— BEGIN EXCERPT TO READ —

Can you offer me any hints? :) –  user60499 Feb 1 '13 at 1:50

Let $\mathscr{B}$ be the set of all intersections of finitely many members of $S$; by definition $\mathscr{B}$ is a base for the topology $T$. We’ll show first that if $B\in\mathscr{B}$, then $f[B]$ is open in $Z$. For convenience let $I$ be the set of indices.

Since $B\in\mathscr{B}$, there are indices $\alpha_1,\dots,\alpha_n\in I$ for some $n$ and open sets $U_k$ in $X_{\alpha_k}$ for $k=1,\dots,n$ such that $B=f_{\alpha_1}^{-1}[U_1]\cap f_{\alpha_2}^{-1}[U_2]\cap\ldots\cap f_{\alpha_n}^{-1}[U_n]$. Now let $V_{\alpha_k}=U_k$ for $k=1,\dots,n$, let $V_\alpha=X_\alpha$ for $\alpha\in I\setminus\{\alpha_1,\dots,\alpha_n\}$, and let $V=\prod_{\alpha\in I}V_\alpha$; by definition $V$ is a basic open set in the product topology on $X$, and I claim that $f[B]=Z\cap V$, which is by definition an open subset of $Z$.

— END EXCERPT TO READ —
— BEGIN SUPPLIED RECORDS —

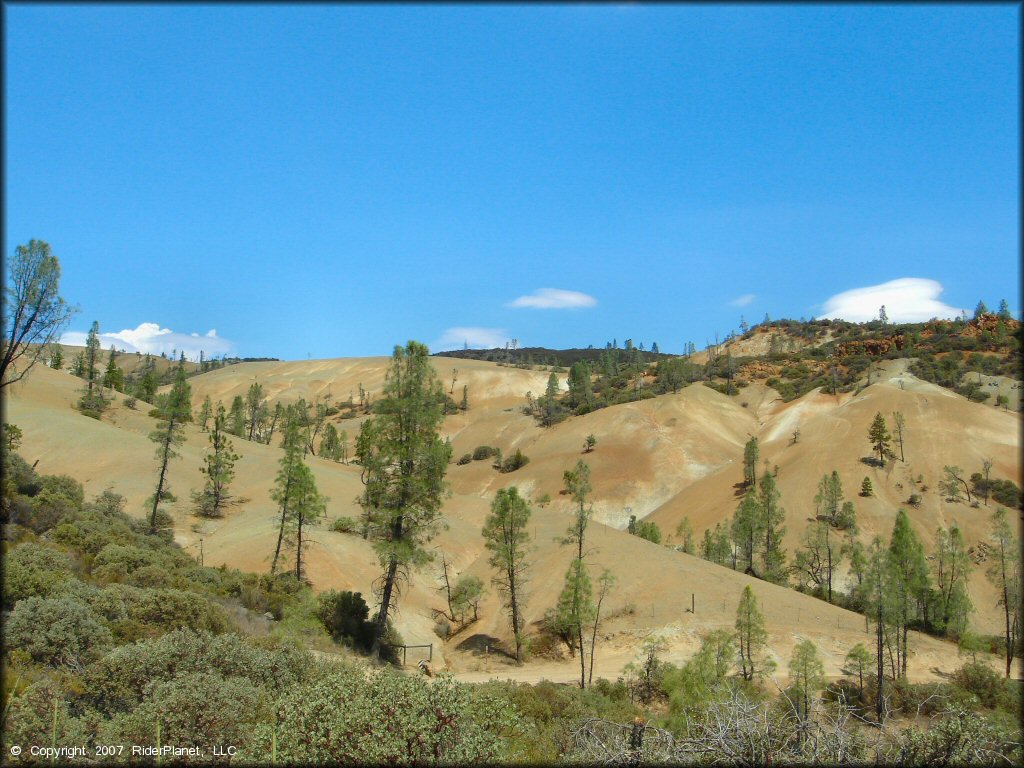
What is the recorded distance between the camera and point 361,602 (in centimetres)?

— END SUPPLIED RECORDS —
— BEGIN SUPPLIED RECORDS —

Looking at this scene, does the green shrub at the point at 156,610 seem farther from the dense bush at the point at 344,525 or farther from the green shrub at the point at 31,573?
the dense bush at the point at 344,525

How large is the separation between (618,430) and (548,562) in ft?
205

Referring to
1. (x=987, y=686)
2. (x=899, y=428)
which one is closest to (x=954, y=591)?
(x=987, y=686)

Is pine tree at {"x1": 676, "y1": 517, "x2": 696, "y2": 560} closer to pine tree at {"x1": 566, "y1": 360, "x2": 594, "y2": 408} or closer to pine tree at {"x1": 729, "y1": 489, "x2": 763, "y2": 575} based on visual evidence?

— END SUPPLIED RECORDS —

Translate this sentence from the topology excerpt into Spanish: "We’ll show first that if $B\in\mathscr{B}$, then $f[B]$ is open in $Z$."

EXERCISE SOLUTION: Mostraremos primero que si $B\in\mathscr{B}$, entonces $f[B]$ es abierto en $Z$.